Windchill: As if anyone outside the UK could tell the difference. Why not British radio, then? I hear it’s still going strong over there.

broadcastellan: I am just not that impressed by what’s being done nowadays. Back in the 1930s and ’40s, radio was it, not fringe culture. The voices, the sound effects, the storytelling—the commercials. It’s the showmanship I admire, the theatricality. And nobody does showmanship better than the Americans. What I love particularly about US radio is its strong connection to old Hollywood; hearing those great stars. Everyone did radio in the 1930s and ’40s—everyone, except Garbo, who very nearly did. They don’t have stars nowadays; just celebrities.

Windchill: I see.

broadcastellan: Besides, I didn’t grow up with those voices. In Germany, where I’m from, movies are dubbed. Radio taught me a lot about the sound of American English, about idiom and jargon.

Windchill: Not that you got it down. Some queer diction you’ve got going on there, Mr. “broadcastellan.” So, you’re going to keep exposing others to your . . . radiology? Not a lot of people out there care, you know.
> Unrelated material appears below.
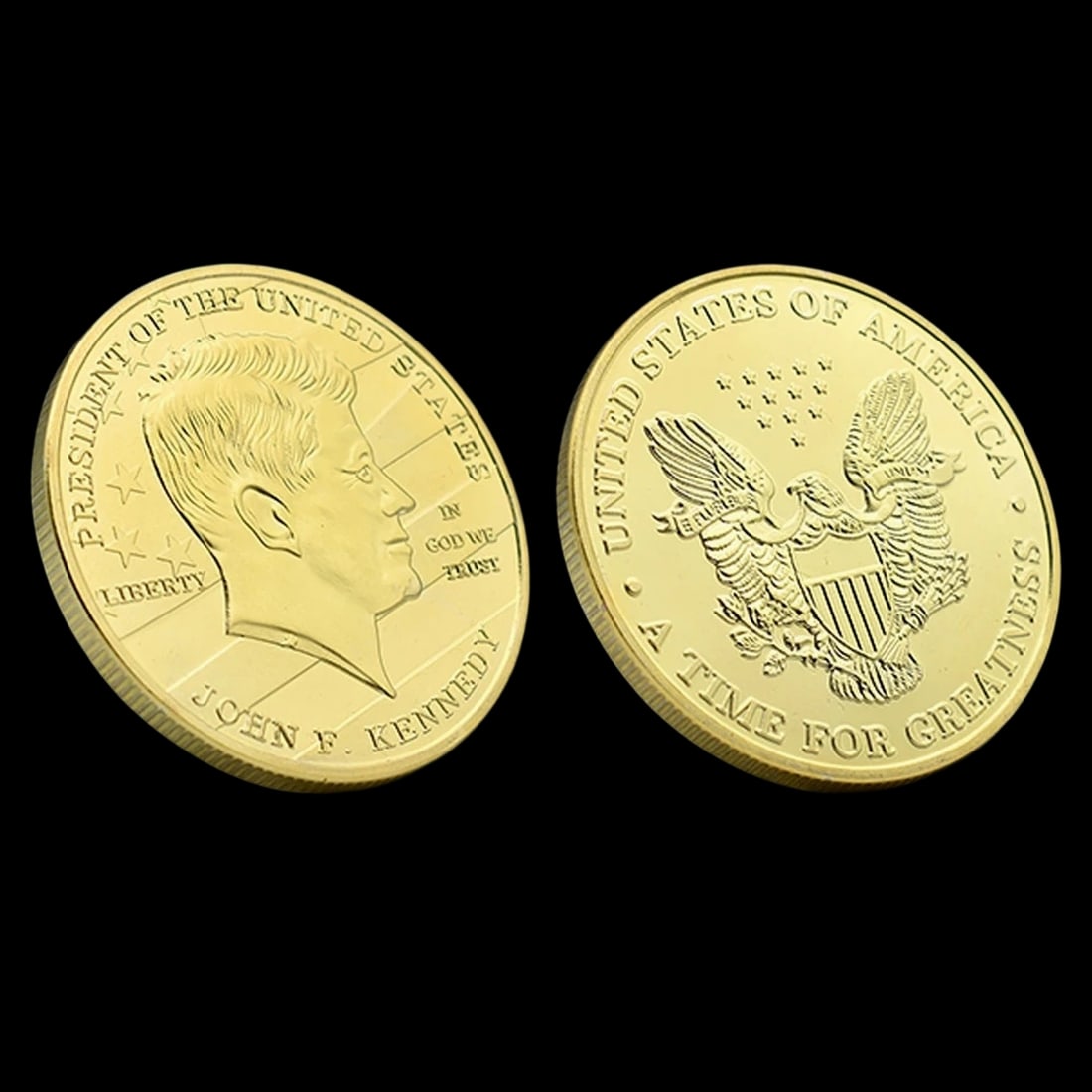 Vintage Gold Plated United States Kennedy Commemorative Challenge Coin: Size: Diameter 4 cm - Thickness 3 mm. Weight 30 g. Materials: Gold plated metal Condition: New This commemorative coin features a detailed portrait of President John F. Kennedy on the obverse side.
broadcastellan: I am aware of that, but undaunted by the general indifference. Yes, I’ll keep on blogging. My first anniversary is coming up, on 22 May.

Windchill: I guess we’re going to read all about that in a few days, then.
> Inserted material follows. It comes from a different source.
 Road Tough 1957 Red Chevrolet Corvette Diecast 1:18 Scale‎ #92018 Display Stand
broadcastellan: Probably. Perhaps we could do another interview.

Windchill: It would have to be a slow newsday.

Castles in the Air; or, No, No, Nostalgia

I am moving in.  At last, I am beginning to feel more at home sharing my thoughts in this way. It seemed somewhat daunting, at first.  If not altogether arcane, the internet as a communal space, a platform for events in which to partake rather than a means for the taking or the taking in is still unexplored territory to me.  How can I file my claim in a land whose boundaries I do not yet grasp?

I am not calling this journal broadcastellan for nothing.  The past to me is not a dungeon cluttered with artifacts, nor a fortress to be stormed.  It is a castle I am building with materials I gather while listening.  Tuning in, belatedly, to live broadcasts of the 1930s or ‘40s, I seem to be living on recycled air; but what I am taking in can still feel like a fresh current rather than an atmosphere that is stagnant or miasmic.  Catching a reverberation of the past, I am breathing it in and breathe in it.  This stronghold is well ventilated.

I have always been suspicious of both history and nostalgia as motivations for looking (or listening) back.  History is the effort to make sense of the past, a figuring out—rather than a figuring forth—of it; the hunting for nostalgia, by comparison, strikes me as an act of self-absorbed pillaging, a heedless appropriation.  If the former lacks creative freedom, the latter means taking liberties rather too freely.  In a review of a friend’s book I once called “nostalgia” the “fruitful reverie of a past whose text is a history of longing.”  Now, even I don’t quite know anymore what that might mean—but I can still feel it ringing true.

Nostalgia is a longing for an elusive and largely undefined bygone, while history is a quest for knowledge of what has truly been going on all along; but neither approach enables us to achieve a sense of belonging as we behold or hold on to the past.  Listening to historic broadcasts, I dwell on air; I do not linger in a vacuum.  I might be the creator of this castle, but its stuff—the found matter that is its foundation—has to be weighed, handled and shaped with care and understanding.

What is my place in this castle I am constructing? What is the responsibility of a broadcastellan—the present keeper of a home for live recordings of the past?